Myo-Inositol – A Natural Ally in Slowing CKD Progression and Fighting Disease

Andrew Kowalski, MD, FASN

Introduction

Myo-inositol, a naturally occurring sugar alcohol found in many foods and produced in the human body, has gained increasing recognition in the scientific and medical communities. Once considered merely a component of cell membrane phospholipids, myo-inositol has emerged as a critical player in numerous physiological processes. Its therapeutic potential in various diseases from metabolic syndrome to neurological disorders is becoming well established. Particularly noteworthy is its role in managing CKD.

Myo-Inositol: A Brief Overview

So what is inositol and myo-inositol?

Inositol is a form of sugar that your body naturally produces to provide structure for your cells. Outside of naturally making it we can also obtain it from meat, fruits, corn, beans grains and legumes. Inositol is frequently referred to as vitamin B8, although it is not really a vitamin in the true sense. Multiple studies have shown that inositol can provide numerous important functions within the body. Mostly known for cell membrane support, redsearch has found that it has a positive effect on insulin and many chemical messengers within the brain. This has lead researchers to conclude that inostiol actually has a major role to play in the body's metabolic and mental health.

Myo-inositol is one of nine stereoisomers of inositol and the most abundant form in the human body. It acts as a precursor for inositol triphosphate (IP3), a second messenger crucial in intracellular signaling. At this time scientists have seen that myo-inositol is involved in:

• Cell membrane formation

• Insulin signal transduction

• Lipid metabolism

• Hormonal regulation

• Renal tubular function

What is even more interesting, especially within this relm is its presence in kidney cells. It has been found to be vital for osmoregulation and proper nephron functioning, making it an important molecule in renal health.

The Burden of Chronic Kidney Disease

CKD as we know has a large negative footprint across the globe affecting over 800 million people. It is a progressive and irreversible condition that contributes to systemic complications including cardiovascular disease, mineral-bone disorder, and inflammation. Conventional treatments focus on blood pressure control, glycemic management, and minimizing proteinuria. Newer medications have shown significant promise in kidney protection, but we are still in the dawn of their influence. Despite what available treatment options we have available, they often fail to halt disease progression. We as healthcare providers, scientists and thinkers need to "jump" out of our constrained box and entertain other potential options and targets to support and synergistically work with the treatments that we have currently. This gap in effective therapeutics underscores the importance of exploring new interventions—like myo-inositol.

Myo-Inositol and CKD: Mechanisms of Action

Emerging research suggests that myo-inositol may influence CKD progression through multiple pathways:

Anti-Fibrotic Effects

Fibrosis is a hallmark of CKD and kidney destruction. Myo-inositol has been shown to modulate transforming growth factor-beta (TGF-β) signaling, which plays a central role in initiating renal fibrosis. By dampening TGF-β activity, myo-inositol can reduce extracellular matrix deposition, slowing scarring and preserving kidney structure.

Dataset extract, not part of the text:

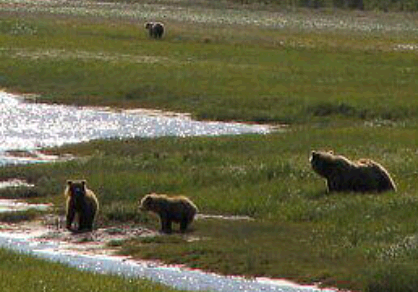 Bear Viewing in Alaska first image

In one study looking at a mouse model with unilateral ureteral obstruction, inositol treatment reduced the expression of fibrosis markers such as collagen I, fibronectin, and α-SMA, and attenuated the pathological changes associated with renal fibrosis. This suggests that inositol can counteract the fibrotic processes that contribute to CKD progression. A huge win among patients and kidney specialists.

Improved Insulin Sensitivity

At this time diabetic nephropathy is the leading cause of CKD worldwide. Myo-inositol has been shown to improve insulin sensitivity, reducing hyperglycemia induced oxidative stress and therefore glomerular injury. It enhances the insulin signaling cascade and improves glucose uptake in peripheral tissues, indirectly protecting the kidneys.

In diabetic kidney disease, specifically, it has been demonstrated to ameliorate albuminuria (protein loss in the urine and a marker of worsening disease) and improve renal function by enhancing urinary creatinine and urea levels through Improved filtration. This renoprotective effect is mediated through the upregulation of mitophagy proteins and mitochondrial biogenesis. Additionally, inositol enhances mitochondrial biogenesis, which is crucial for maintaining mitochondrial health and function in renal tissues.

Reduction of Oxidative Stress

CKD is associated with increased reactive oxygen species (ROS), leading to tubular damage and inflammation. Myo-inositol enhances antioxidant defenses and reduces mitochondrial dysfunction, limiting oxidative injury to nephrons.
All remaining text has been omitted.